* [YOUR INSTRUCTIONS]
Copy the listing below word for word, but leave out the pictures.

* [Visual spatial reasoning items]
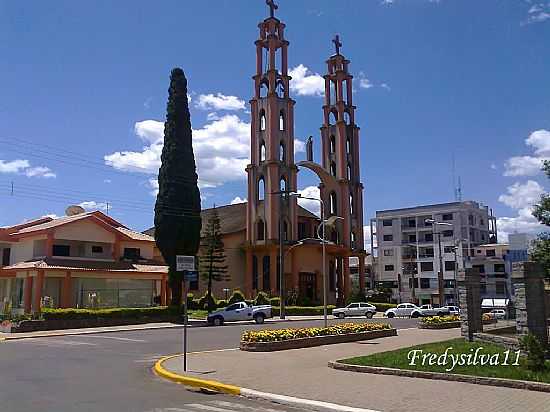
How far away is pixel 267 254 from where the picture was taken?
62.4 meters

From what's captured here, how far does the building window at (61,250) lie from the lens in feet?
142

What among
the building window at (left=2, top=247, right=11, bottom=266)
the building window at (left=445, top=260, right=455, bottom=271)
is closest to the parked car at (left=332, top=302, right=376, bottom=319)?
the building window at (left=2, top=247, right=11, bottom=266)

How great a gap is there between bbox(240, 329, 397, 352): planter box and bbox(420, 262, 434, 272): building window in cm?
7389

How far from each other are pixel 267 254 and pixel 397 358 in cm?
4751

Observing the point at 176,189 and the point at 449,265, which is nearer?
the point at 176,189

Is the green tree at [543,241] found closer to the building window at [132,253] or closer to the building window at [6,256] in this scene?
the building window at [132,253]

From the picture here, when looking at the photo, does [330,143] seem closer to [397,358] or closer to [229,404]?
[397,358]

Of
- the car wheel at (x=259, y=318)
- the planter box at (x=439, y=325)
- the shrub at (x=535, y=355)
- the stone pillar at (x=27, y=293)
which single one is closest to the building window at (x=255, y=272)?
the car wheel at (x=259, y=318)

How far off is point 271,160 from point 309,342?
136ft

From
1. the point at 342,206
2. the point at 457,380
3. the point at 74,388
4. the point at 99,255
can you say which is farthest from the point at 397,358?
the point at 342,206

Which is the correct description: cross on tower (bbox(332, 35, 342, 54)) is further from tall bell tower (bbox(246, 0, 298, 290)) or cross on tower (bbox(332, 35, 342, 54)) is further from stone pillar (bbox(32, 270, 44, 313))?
stone pillar (bbox(32, 270, 44, 313))

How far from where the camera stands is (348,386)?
1185 cm

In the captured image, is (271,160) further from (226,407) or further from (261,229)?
(226,407)

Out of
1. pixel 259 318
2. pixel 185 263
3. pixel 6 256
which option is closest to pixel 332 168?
pixel 259 318
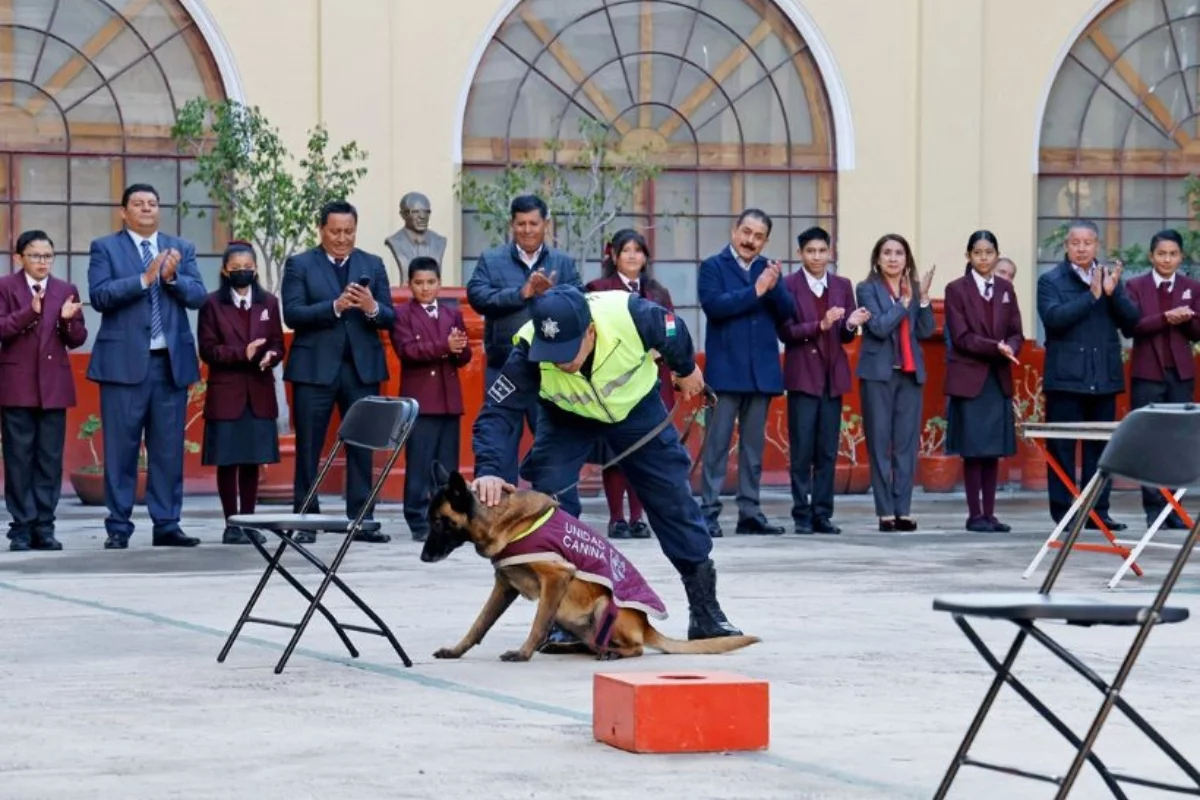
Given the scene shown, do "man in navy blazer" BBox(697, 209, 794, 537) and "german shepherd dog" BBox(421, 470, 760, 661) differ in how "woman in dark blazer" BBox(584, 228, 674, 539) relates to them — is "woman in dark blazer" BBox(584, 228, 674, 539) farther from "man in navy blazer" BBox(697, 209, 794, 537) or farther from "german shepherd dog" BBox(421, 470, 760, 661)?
"german shepherd dog" BBox(421, 470, 760, 661)

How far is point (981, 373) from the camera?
618 inches

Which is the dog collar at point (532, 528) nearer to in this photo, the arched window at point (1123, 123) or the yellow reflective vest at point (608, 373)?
the yellow reflective vest at point (608, 373)

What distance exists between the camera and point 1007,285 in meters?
15.9

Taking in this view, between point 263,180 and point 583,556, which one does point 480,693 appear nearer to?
point 583,556

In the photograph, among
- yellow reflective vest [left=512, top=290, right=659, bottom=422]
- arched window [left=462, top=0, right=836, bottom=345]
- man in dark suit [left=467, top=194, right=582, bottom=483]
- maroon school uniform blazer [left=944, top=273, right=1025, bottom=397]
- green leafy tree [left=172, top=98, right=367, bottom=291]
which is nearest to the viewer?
yellow reflective vest [left=512, top=290, right=659, bottom=422]

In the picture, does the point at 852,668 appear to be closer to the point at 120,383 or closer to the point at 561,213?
the point at 120,383

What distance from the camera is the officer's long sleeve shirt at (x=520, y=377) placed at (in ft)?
29.5

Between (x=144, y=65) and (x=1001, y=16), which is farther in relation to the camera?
(x=1001, y=16)

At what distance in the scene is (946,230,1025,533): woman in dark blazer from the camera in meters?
15.5

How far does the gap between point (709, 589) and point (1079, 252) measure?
7158 mm

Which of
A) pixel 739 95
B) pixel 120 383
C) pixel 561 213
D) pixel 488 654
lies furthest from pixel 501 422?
pixel 739 95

* [ANSWER FOR THE TASK]
How far away is pixel 267 254 from where the picture was taken?
62.4 meters

From what's captured here, how far does the building window at (61,250) lie from the lens in feet?
142

What among
the building window at (left=2, top=247, right=11, bottom=266)
the building window at (left=445, top=260, right=455, bottom=271)
is closest to the parked car at (left=332, top=302, right=376, bottom=319)?
the building window at (left=2, top=247, right=11, bottom=266)

How great a gap is there between bbox(240, 329, 397, 352): planter box and bbox(420, 262, 434, 272): building window in cm?
7389

How far from each other are pixel 267 254 and pixel 397 358 in cm?
4751

Observing the point at 176,189 and the point at 449,265, which is nearer?
the point at 176,189

Is the green tree at [543,241] found closer to the building window at [132,253] or closer to the building window at [6,256] in this scene?
the building window at [132,253]

From the picture here, when looking at the photo, does [330,143] seem closer to [397,358] or closer to [229,404]?
[397,358]

Of
- the car wheel at (x=259, y=318)
- the planter box at (x=439, y=325)
- the shrub at (x=535, y=355)
- the stone pillar at (x=27, y=293)
which single one is closest to the building window at (x=255, y=272)?
the car wheel at (x=259, y=318)

How far off is point 271,160 from point 309,342?
136ft

From
1. the point at 342,206
2. the point at 457,380
3. the point at 74,388
4. the point at 99,255
can you say which is farthest from the point at 397,358?
the point at 342,206

Which is the correct description: cross on tower (bbox(332, 35, 342, 54)) is further from tall bell tower (bbox(246, 0, 298, 290)) or cross on tower (bbox(332, 35, 342, 54)) is further from stone pillar (bbox(32, 270, 44, 313))?
stone pillar (bbox(32, 270, 44, 313))

How far from where the camera stands is (348,386)?
1185 cm

In the captured image, is (271,160) further from (226,407) or further from (261,229)?
(226,407)

Out of
1. pixel 259 318
2. pixel 185 263
3. pixel 6 256
which option is closest to pixel 332 168?
pixel 259 318
Given the scene shown, do "man in navy blazer" BBox(697, 209, 794, 537) and "german shepherd dog" BBox(421, 470, 760, 661) differ in how "woman in dark blazer" BBox(584, 228, 674, 539) relates to them — is "woman in dark blazer" BBox(584, 228, 674, 539) farther from "man in navy blazer" BBox(697, 209, 794, 537) or farther from "german shepherd dog" BBox(421, 470, 760, 661)?
"german shepherd dog" BBox(421, 470, 760, 661)

How far is point (981, 373) from the camera?
618 inches

Which is the dog collar at point (532, 528) nearer to in this photo, the arched window at point (1123, 123) or the yellow reflective vest at point (608, 373)?
the yellow reflective vest at point (608, 373)

What distance exists between the camera and point 1007,285 in meters?
15.9

Taking in this view, between point 263,180 and point 583,556, which one does point 480,693 appear nearer to?
point 583,556

In the photograph, among
- yellow reflective vest [left=512, top=290, right=659, bottom=422]
- arched window [left=462, top=0, right=836, bottom=345]
- man in dark suit [left=467, top=194, right=582, bottom=483]
- maroon school uniform blazer [left=944, top=273, right=1025, bottom=397]
- green leafy tree [left=172, top=98, right=367, bottom=291]
which is nearest to the viewer?
yellow reflective vest [left=512, top=290, right=659, bottom=422]

In the picture, does the point at 852,668 appear to be closer to the point at 120,383 or closer to the point at 561,213?
the point at 120,383

What distance from the camera is the officer's long sleeve shirt at (x=520, y=377) placed at (in ft)?
29.5

Between (x=144, y=65) and (x=1001, y=16), which is farther in relation to the camera?
(x=1001, y=16)

At what distance in the scene is (946,230,1025,533): woman in dark blazer from the camera in meters?
15.5

How far does the gap between point (709, 589) and point (1079, 252) measure?
7158 mm

Which of
A) pixel 739 95
B) pixel 120 383
C) pixel 561 213
D) pixel 488 654
lies furthest from pixel 501 422?
pixel 739 95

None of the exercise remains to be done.